His course was now fully decided—he would make a speciality of throat diseases. In 1863 he established the Throat Hospital in Golden-square. It began as a small dispensary, with a couple of rooms, but it grew and grew until it assumed the proportions of a great building, affording relief to thousands of people, and Sir Morell still remains its consulting physician.

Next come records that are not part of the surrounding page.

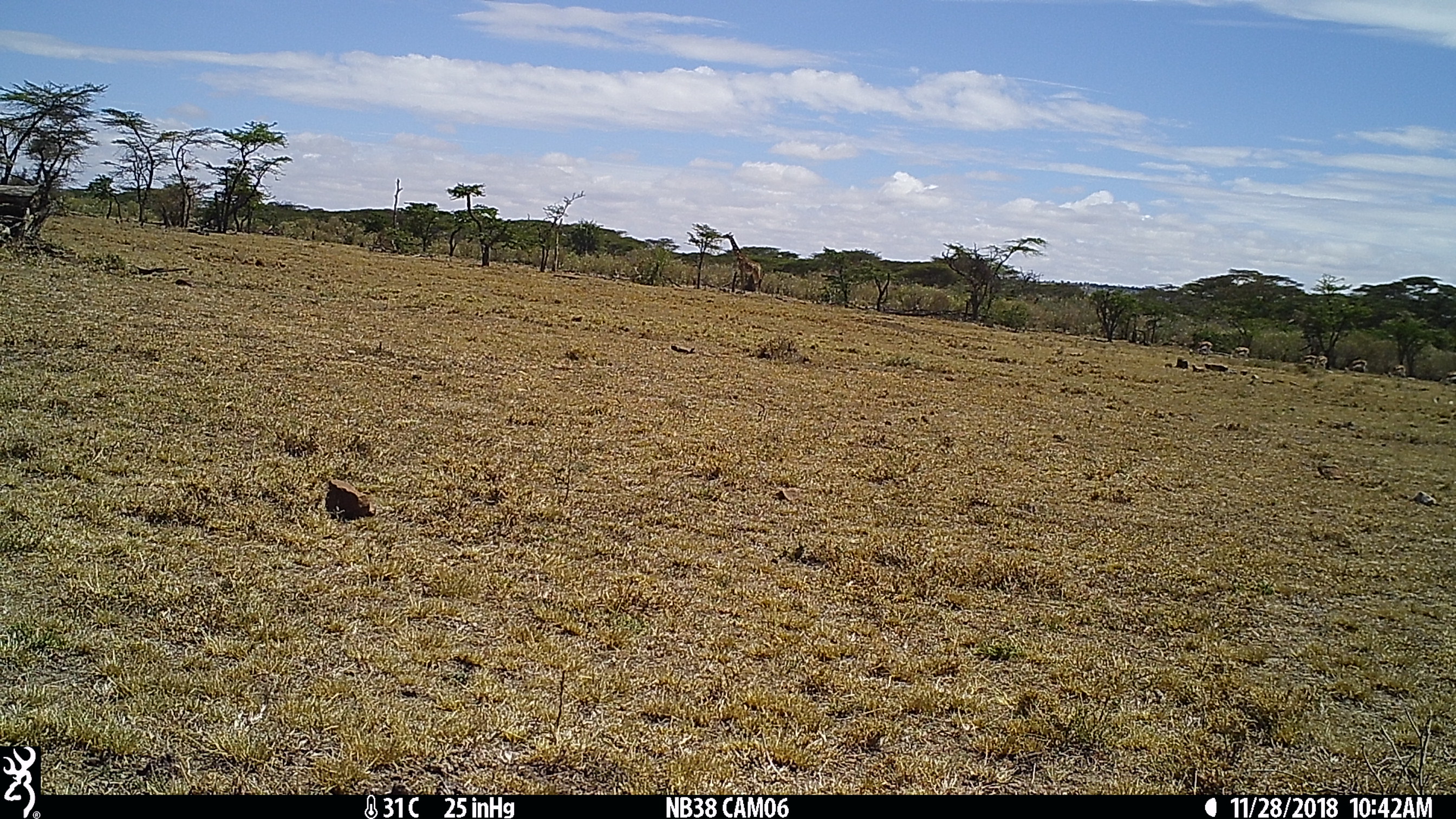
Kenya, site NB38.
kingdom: Animalia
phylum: Chordata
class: Mammalia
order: Artiodactyla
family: Giraffidae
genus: Giraffa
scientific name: Giraffa camelopardalis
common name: northern giraffe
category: giraffe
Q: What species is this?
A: Giraffe (northern giraffe) (Giraffa camelopardalis).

"About this time," resumed Sir Morell, "I was lecturing very frequently on Physiology. I soon got into a large private practice. I took a house in George-street, Hanover-square, thence removed to Weymouth-street, and finally, in 1870, to my present abode. You ask me for a typical day's work. From 9 a.m. to 10 a.m. I visit bad cases. From 10 to 2 I am being consulted here. In the afternoon I am out again. In the evening I take notes of my cases, and when a spare hour for recreation comes to me, I find relief in a game of chess—my favourite amusement. I can get through fifty or sixty cases in a day. Old patients can be seen very quickly—five minutes; new cases—twenty minutes or half an hour. They come from all parts of the world—New Zealand, Australia, India. It was from America—Milwaukee—that I received the offer of my largest fee. I was offered £5,000 to go out and see one individual case, but I was unable to accept it, for at that time I was attending the late Emperor.